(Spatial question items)
--

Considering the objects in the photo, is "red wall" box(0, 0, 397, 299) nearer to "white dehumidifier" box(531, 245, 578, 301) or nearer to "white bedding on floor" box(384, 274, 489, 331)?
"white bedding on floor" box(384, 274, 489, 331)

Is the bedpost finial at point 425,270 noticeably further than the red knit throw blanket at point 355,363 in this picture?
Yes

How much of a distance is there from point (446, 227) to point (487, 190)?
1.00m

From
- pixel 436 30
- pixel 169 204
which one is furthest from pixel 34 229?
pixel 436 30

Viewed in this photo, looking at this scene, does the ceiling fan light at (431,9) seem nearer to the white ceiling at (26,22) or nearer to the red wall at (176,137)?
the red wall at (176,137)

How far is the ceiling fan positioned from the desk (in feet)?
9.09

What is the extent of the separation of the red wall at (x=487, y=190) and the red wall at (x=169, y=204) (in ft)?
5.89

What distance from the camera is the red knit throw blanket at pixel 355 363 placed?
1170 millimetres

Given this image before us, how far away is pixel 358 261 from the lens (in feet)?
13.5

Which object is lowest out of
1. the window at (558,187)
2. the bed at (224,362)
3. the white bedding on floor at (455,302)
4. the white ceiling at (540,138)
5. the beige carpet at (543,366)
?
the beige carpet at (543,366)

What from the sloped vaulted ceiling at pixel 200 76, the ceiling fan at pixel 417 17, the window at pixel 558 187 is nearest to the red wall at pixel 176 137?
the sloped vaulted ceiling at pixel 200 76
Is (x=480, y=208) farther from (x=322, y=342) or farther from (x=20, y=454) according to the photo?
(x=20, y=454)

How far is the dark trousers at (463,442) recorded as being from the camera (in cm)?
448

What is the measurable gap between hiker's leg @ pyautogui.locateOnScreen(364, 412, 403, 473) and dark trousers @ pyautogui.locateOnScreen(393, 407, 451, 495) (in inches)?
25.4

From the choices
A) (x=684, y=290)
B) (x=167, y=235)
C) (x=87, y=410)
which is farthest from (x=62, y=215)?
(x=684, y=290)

--

PROBLEM DETAILS >> Express every nonblank line of the items above as a Markdown table with the columns Row and Line, numbering the rows in order.

ANSWER TO THE TASK >>
| Row | Line |
|---|---|
| 1 | Considering the objects in the photo, is "red wall" box(0, 0, 397, 299) nearer to "white dehumidifier" box(531, 245, 578, 301) or nearer to "white bedding on floor" box(384, 274, 489, 331)? |
| 2 | "white bedding on floor" box(384, 274, 489, 331) |
| 3 | Is the bedpost finial at point 425,270 noticeably further than the red knit throw blanket at point 355,363 in this picture? |
| 4 | Yes |
| 5 | How much of a distance is there from point (446, 227) to point (487, 190)? |
| 6 | 1.00m |
| 7 | From |
| 8 | - pixel 436 30 |
| 9 | - pixel 169 204 |
| 10 | which one is furthest from pixel 34 229? |
| 11 | pixel 436 30 |
| 12 | Viewed in this photo, looking at this scene, does the ceiling fan light at (431,9) seem nearer to the white ceiling at (26,22) or nearer to the red wall at (176,137)? |
| 13 | the red wall at (176,137) |
| 14 | How far is the ceiling fan positioned from the desk (in feet)? |
| 15 | 9.09 |
| 16 | What is the extent of the separation of the red wall at (x=487, y=190) and the red wall at (x=169, y=204) (in ft)? |
| 17 | 5.89 |
| 18 | What distance from the camera is the red knit throw blanket at pixel 355 363 placed? |
| 19 | 1170 millimetres |
| 20 | Given this image before us, how far away is pixel 358 261 from the lens (in feet)? |
| 21 | 13.5 |
| 22 | Which object is lowest out of |
| 23 | 1. the window at (558,187) |
| 24 | 2. the bed at (224,362) |
| 25 | 3. the white bedding on floor at (455,302) |
| 26 | 4. the white ceiling at (540,138) |
| 27 | 5. the beige carpet at (543,366) |
| 28 | ? |
| 29 | the beige carpet at (543,366) |
| 30 | What from the sloped vaulted ceiling at pixel 200 76, the ceiling fan at pixel 417 17, the window at pixel 558 187 is nearest to the red wall at pixel 176 137? |
| 31 | the sloped vaulted ceiling at pixel 200 76 |
| 32 | Is (x=480, y=208) farther from (x=322, y=342) or farther from (x=20, y=454) according to the photo? |
| 33 | (x=20, y=454) |
| 34 | How far is the dark trousers at (463,442) recorded as being from the camera (in cm)? |
| 35 | 448 |
| 36 | What is the measurable gap between hiker's leg @ pyautogui.locateOnScreen(364, 412, 403, 473) and dark trousers @ pyautogui.locateOnScreen(393, 407, 451, 495) (in inches)? |
| 37 | 25.4 |
| 38 | From the choices |
| 39 | A) (x=684, y=290) |
| 40 | B) (x=167, y=235) |
| 41 | C) (x=87, y=410) |
| 42 | which is farthest from (x=62, y=215)? |
| 43 | (x=684, y=290) |